Given text |
┄┄┄┄┄┄┄┄┄┄

RE: Intcw end of trading

Intel has informed me through my broker has informed me that the last trading day is March 10.



To: Ibexx who wrote (48349)2/21/1998 2:44:00 PM
From: greenspirit  Respond to of 186894
 
Ibexx, and ALL, Article...OEMs Can Expect Merced Samples Later This Year...
techweb.com
(02/21/98; 12:18 p.m. EST)
By Alexander Wolfe, EE Times

SANTA CLARA, Calif. -- Intel Corp. is telling systems OEMs to expect first samples of its 64-bit Merced microprocessor in the second half of this year, EE Times has learned. Separately, Hewlett-Packard Co. is developing a proprietary core-logic chip set for Merced that will support up to 32-way multiprocessing, company executives said. HP will use the chip set as a key enabling technology for its own line of high-end, high-performance servers built around Merced. The company hasn't decided whether to offer the chip set on the merchant market.

┄┄┄┄┄┄┄┄┄┄

Task list |
(1) Answer these questions about the Merced post above:
(a) Who wrote the article?
(b) When should systems OEMs expect the first Merced samples?
(c) Up to how many ways of multiprocessing will HP's chip set support?
(2) Copy the Merced post above word for word, from "To: Ibexx who" up to and including "12:18 p.m. EST)".

Data shown |
┄┄┄┄┄┄┄┄┄┄

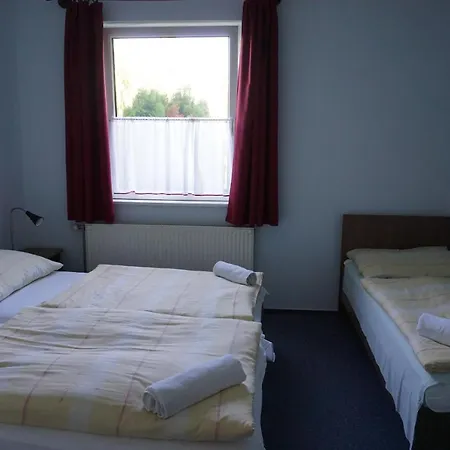 B&B Panama Székesfehérvár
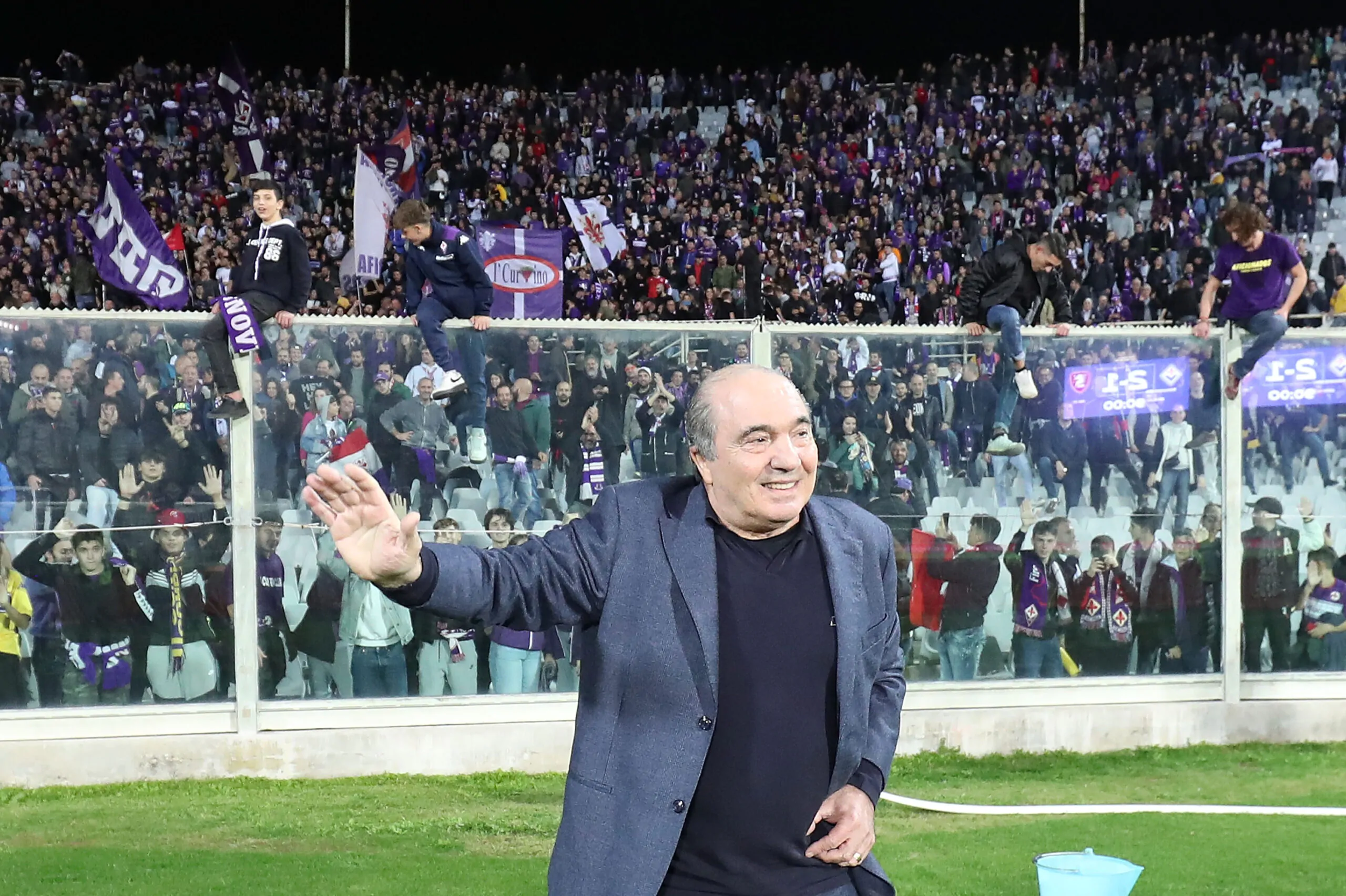 70 milioni per il doppio colpo dalla Fiorentina: Commisso tentenna sulle due cessioni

┄┄┄┄┄┄┄┄┄┄

Responses to the exercise |
(1)
(a) Alexander Wolfe, EE Times
(b) In the second half of this year
(c) 32-way

(2)
To: Ibexx who wrote (48349)2/21/1998 2:44:00 PM
From: greenspirit  Respond to of 186894
 
Ibexx, and ALL, Article...OEMs Can Expect Merced Samples Later This Year...
techweb.com
(02/21/98; 12:18 p.m. EST)